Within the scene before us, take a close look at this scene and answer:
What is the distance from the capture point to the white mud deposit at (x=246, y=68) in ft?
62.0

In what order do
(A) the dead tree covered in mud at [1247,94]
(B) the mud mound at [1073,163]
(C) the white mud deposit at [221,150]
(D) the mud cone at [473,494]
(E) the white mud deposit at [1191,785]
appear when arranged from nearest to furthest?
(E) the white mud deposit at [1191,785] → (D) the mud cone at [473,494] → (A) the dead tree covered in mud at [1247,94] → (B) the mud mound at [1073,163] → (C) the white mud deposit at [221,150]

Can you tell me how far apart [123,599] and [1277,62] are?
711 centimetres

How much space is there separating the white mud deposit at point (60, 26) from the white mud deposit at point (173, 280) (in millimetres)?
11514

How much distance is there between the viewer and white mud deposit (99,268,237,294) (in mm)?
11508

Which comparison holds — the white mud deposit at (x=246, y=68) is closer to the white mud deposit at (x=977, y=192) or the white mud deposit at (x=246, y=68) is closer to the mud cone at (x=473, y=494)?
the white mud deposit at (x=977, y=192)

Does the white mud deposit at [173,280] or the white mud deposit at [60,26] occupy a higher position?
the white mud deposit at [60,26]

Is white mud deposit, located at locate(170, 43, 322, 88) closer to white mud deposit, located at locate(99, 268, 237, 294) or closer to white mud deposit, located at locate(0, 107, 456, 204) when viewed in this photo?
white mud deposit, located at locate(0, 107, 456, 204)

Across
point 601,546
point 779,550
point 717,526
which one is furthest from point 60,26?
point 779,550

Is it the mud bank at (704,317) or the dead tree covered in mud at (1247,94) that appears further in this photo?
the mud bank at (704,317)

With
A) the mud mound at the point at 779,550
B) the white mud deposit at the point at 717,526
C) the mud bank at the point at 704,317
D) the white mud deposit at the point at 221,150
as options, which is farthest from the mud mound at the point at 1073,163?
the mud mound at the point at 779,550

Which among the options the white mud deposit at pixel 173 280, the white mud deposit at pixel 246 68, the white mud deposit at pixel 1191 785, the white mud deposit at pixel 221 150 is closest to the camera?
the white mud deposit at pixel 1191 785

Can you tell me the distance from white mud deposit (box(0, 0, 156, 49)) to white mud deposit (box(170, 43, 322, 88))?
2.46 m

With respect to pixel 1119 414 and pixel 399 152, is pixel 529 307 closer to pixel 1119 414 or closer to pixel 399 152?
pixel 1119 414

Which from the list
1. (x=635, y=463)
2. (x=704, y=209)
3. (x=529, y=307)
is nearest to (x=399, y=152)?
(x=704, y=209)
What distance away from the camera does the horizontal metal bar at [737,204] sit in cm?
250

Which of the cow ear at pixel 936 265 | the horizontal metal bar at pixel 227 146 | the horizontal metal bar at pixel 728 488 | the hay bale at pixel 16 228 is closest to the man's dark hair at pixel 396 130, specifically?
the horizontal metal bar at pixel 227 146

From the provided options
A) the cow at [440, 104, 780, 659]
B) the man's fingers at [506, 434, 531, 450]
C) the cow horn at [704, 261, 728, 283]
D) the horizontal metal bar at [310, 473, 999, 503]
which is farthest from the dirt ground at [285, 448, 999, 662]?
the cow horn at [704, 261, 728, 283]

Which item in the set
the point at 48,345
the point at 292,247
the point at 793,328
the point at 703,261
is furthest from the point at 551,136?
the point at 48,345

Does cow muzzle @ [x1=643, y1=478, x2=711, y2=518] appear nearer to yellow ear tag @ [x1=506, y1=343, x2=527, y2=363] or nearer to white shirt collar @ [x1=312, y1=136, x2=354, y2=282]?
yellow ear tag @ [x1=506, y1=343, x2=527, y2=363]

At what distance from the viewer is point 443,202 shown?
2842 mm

■ OBJECTIVE: Copy out, unchanged, the part of the rows that opens with the line containing "Does cow muzzle" and closes with the last of the rows.

■ WORKED ANSWER:
Does cow muzzle @ [x1=643, y1=478, x2=711, y2=518] appear nearer to yellow ear tag @ [x1=506, y1=343, x2=527, y2=363] or nearer to white shirt collar @ [x1=312, y1=136, x2=354, y2=282]?
yellow ear tag @ [x1=506, y1=343, x2=527, y2=363]

At what distance from the viewer is point 443,202 shown?
2842 mm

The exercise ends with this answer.